À ce jour pourtant, aucune décision ne semble avoir été rendue en ce sens. “En France on est très en retard sur la prise en charge des victimes, continue Catherine Le Magueresse. Ce qui ne favorise pas le dépôt de plainte, et donc dans un second temps, la jurisprudence.” 

“À quoi bon ?”

Jérémy, lui, a réfléchi à se lancer dans une procédure, à porter plainte contre son agresseur. “Mais sincèrement j’ai eu très peur de la façon dont j’allais être reçu par les policiers. Cela aurait été très difficile à vivre s’ils avaient mis en doute ma parole ou s’ils avaient refusé ma plainte.” Pour lui, réussir à qualifier cet acte de “viol” a été un long processus.

Pendant plusieurs années, il s’est interrogé sur son statut de victime. A-t-on le droit de parler de viol pour un stealthing ? Suis-je légitime à me déclarer victime ? Mêmes interrogations pour Timothée. “J’ai pris conscience que c’était un viol, seulement il y a quelques mois. Mais ça n’a pas été simple parce que ce n’est pas l’idée que je me faisais d’un viol.” Lui non plus ne souhaite pas porter l’affaire devant les tribunaux. “Quand tu as zéro preuve, à quoi bon.” 

Car au-delà du manque de jurisprudence à ce sujet, encore faut-il réussir à prouver que le port du préservatif était la condition non-négociable pour avoir une relation sexuelle. En 2017, un Français a été condamné à douze mois de prison avec sursis en Suisse. La justice a considéré qu’imposer un rapport non protégé alors que l’usage de cette protection avait été  prévu pouvait être assimilé à un viol. 

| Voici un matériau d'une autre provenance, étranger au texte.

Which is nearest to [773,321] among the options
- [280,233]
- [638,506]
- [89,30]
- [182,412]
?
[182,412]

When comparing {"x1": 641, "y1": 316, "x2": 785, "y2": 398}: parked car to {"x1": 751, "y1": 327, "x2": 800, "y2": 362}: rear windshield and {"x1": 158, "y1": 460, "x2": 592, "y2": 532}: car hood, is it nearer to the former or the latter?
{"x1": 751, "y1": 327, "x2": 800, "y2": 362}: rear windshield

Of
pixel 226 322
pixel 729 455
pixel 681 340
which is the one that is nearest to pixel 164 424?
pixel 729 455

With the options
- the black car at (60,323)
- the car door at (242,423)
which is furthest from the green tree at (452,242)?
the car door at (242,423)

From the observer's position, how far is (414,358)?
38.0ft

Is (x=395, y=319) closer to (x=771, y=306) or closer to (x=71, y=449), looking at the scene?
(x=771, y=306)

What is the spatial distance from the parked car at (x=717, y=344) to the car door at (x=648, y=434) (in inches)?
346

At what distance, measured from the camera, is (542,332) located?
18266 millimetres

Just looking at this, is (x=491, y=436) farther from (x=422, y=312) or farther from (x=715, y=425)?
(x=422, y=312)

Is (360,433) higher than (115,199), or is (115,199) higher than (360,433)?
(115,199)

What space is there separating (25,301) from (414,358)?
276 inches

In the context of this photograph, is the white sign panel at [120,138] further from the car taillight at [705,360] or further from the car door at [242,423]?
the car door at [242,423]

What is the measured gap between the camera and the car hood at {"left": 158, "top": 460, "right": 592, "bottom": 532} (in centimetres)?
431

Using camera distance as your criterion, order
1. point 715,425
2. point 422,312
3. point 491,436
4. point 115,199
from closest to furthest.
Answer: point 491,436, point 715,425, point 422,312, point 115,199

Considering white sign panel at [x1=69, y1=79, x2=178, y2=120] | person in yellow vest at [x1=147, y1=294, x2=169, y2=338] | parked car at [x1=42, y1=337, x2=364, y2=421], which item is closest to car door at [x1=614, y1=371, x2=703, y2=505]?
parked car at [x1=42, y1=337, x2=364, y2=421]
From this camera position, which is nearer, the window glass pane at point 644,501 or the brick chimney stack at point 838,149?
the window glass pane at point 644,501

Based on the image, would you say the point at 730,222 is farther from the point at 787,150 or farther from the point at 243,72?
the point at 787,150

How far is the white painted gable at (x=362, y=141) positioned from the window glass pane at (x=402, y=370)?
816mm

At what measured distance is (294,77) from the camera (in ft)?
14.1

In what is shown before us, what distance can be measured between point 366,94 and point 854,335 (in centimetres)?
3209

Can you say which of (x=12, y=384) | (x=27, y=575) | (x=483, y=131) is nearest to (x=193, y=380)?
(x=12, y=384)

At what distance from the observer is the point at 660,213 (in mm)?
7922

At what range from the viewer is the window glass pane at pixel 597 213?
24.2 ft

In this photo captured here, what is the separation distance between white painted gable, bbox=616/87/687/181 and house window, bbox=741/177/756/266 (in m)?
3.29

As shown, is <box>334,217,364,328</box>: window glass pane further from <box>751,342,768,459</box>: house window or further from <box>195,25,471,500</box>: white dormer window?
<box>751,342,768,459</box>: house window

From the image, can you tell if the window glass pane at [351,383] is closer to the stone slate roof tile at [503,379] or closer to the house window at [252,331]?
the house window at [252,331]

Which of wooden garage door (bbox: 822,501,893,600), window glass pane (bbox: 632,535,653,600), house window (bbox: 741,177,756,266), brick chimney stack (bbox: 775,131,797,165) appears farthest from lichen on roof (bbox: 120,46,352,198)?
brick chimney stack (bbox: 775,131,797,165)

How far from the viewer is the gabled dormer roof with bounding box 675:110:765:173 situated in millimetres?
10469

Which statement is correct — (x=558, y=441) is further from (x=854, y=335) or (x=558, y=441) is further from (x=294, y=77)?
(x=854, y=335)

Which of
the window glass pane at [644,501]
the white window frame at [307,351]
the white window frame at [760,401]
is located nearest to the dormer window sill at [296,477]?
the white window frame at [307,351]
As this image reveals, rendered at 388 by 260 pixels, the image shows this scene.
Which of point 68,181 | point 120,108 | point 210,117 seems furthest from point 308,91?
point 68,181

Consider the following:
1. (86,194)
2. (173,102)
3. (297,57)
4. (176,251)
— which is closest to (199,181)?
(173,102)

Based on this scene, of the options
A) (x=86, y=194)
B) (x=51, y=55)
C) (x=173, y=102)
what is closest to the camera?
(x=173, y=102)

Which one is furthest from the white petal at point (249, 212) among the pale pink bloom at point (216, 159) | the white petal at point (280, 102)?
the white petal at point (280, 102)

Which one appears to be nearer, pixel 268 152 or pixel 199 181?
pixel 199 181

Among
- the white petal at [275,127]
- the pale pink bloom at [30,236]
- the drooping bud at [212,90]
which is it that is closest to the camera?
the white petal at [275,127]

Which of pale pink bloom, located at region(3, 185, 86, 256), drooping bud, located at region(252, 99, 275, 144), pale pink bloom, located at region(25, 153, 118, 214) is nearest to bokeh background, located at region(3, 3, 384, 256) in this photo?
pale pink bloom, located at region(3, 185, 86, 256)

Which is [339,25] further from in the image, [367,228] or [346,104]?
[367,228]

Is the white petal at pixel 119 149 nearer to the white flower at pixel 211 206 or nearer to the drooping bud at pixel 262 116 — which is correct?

Des conséquences sur la santé psychique

Au manque de reconnaissance juridique, s’ajoutent les conséquences sur la santé qui peuvent être dramatiques. Jeremy se souvient d’une période très éprouvante où après un traitement post-exposition (TPE) contre le VIH, il enchaînait les tests pour savoir s’il avait attrapé une IST. Aurore Malet Karas raconte aussi l’angoisse de ces patients qui viennent dans son cabinet de sexologue après avoir vécu un stealthing. “Comme pour tous les viols, il existe des risques sur la santé physique mais aussi physique. Certaines victimes en viennent à faire un test VIH tous les deux-trois jours à cause du traumatisme laissé.”

Jérémy a, dans la foulée, pris un rendez-vous pour demander la PrEP. “Depuis, je la prends en continu, raconte-t-il. Je ne veux pas que si cela arrive de nouveau, je me retrouve de nouveau dans cette angoisse. Je veux être protégé. Je sais, c’est horrible ce que je dis parce que ça signifie que j’envisage que cela puisse arriver à nouveau. Seulement, tant que les hommes ne se remettent pas en question, je préfère être protégé.”

Lui n’a qu’un souhait maintenant : que ce mot, “stealthing” deviennent aussi courant que le mot “viol” pour qu’il y ait une prise de conscience générale parce que non ce n’est pas normal et que oui, c’est une violence.